The Battle Ahead for Zimbabwe’s Press

Iden Wetherell, the award-winning editor of the Zimbabwe Independent, speaks to reporters after he was released on bail, Jan. 12, 2004
Iden Wetherell, the award-winning editor of the Zimbabwe Independent, speaks to reporters after he was released on bail, Jan. 12, 2004 (Photo: AFP/Getty Images).

In its latest actions to muzzle the press, the Zimbabwean government charged four journalists and an executive of the Zimbabwe Independent for criminal defamation of President Robert Mugabe. Editor Iden Wetherell, who was the 2002 recipient of WPR's International Editor of the Year Award, news editor Vincent Kahiya, and chief reporter Dumisani Muleya were arrested over the weekend and held in jail for two nights before they could appear in court to be formally charged. On Wednesday reporter Itai Dzamara and the paper’s general manager, Raphael Kumalo, were also arrested, but only Dzamara was charged.

The charges appear to be the start of a campaign by Information Minister Jonathan Moyo to close the Zimbabwe Independent, the country’s leading privately owned newspaper.

The Mugabe government closed the country’s most popular newspaper, The Daily News, in September and has ignored four court orders to allow the newspaper to resume publishing. The government has also expelled all foreign journalists working in the country.

The new charges against the Zimbabwe Independent stem from a report that Mugabe commandeered a jet from the state-owned Air Zimbabwe for use during his recent holiday in Asia, causing the airline to cancel scheduled flights, strand passengers, and lose money.

The state maintains that Mugabe did not personally phone the airline to order the plane, but agrees that the president used the jet for his Asian holiday and caused the airline to cancel scheduled flights at the last minute. Information Minister Jonathan Moyo described the report as “blasphemous” and said the detained journalists face two years in jail if any details are found to be incorrect.

▸ **Prompt**
Please repeat the article on Zimbabwe's press, beginning at the words "The new charges" and stopping after "and lose money.", and switch "commandeered" to "requisitioned".

▸ **Input data**
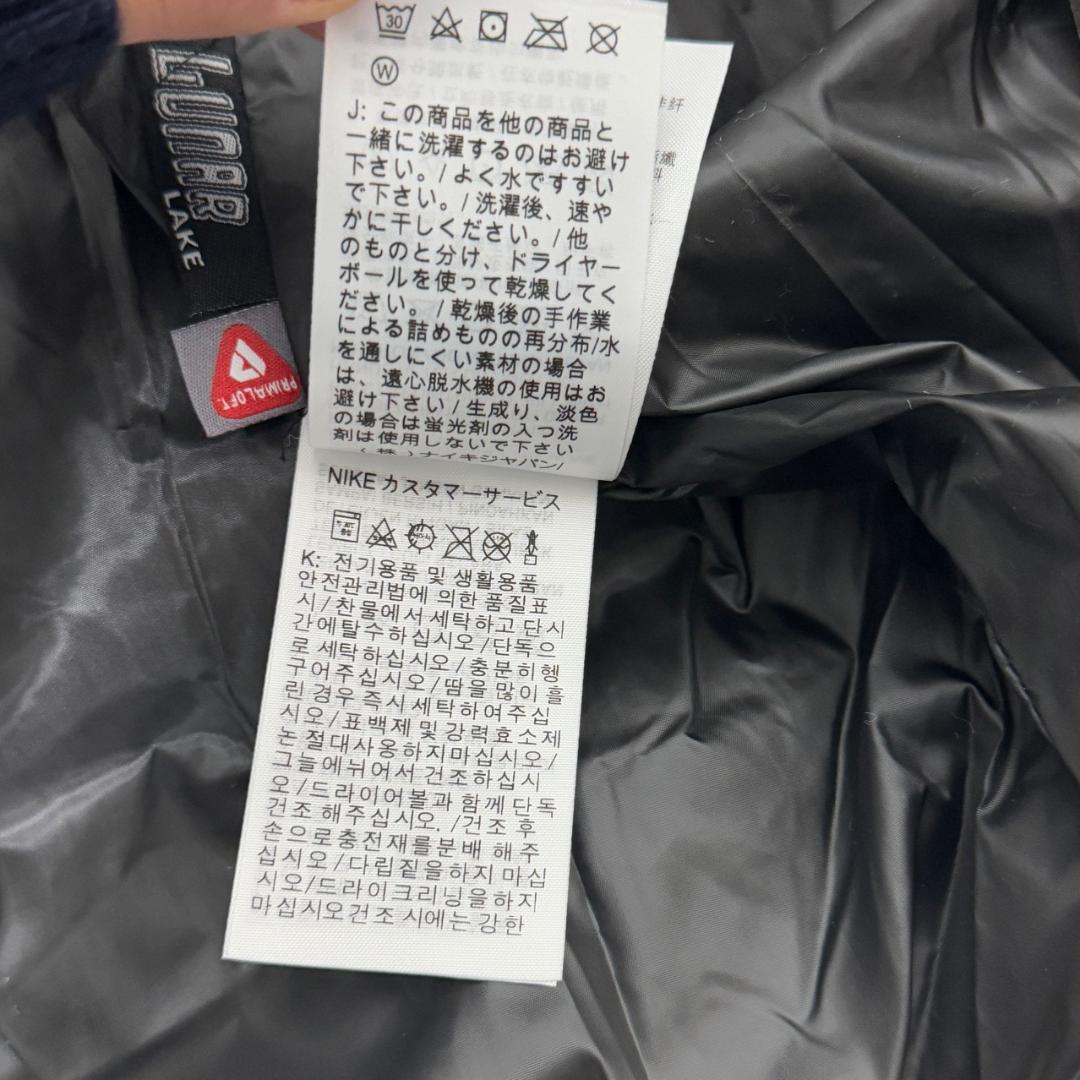 ACGブラックダウンジャケットM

▸ **Expected output**
The new charges against the Zimbabwe Independent stem from a report that Mugabe requisitioned a jet from the state-owned Air Zimbabwe for use during his recent holiday in Asia, causing the airline to cancel scheduled flights, strand passengers, and lose money.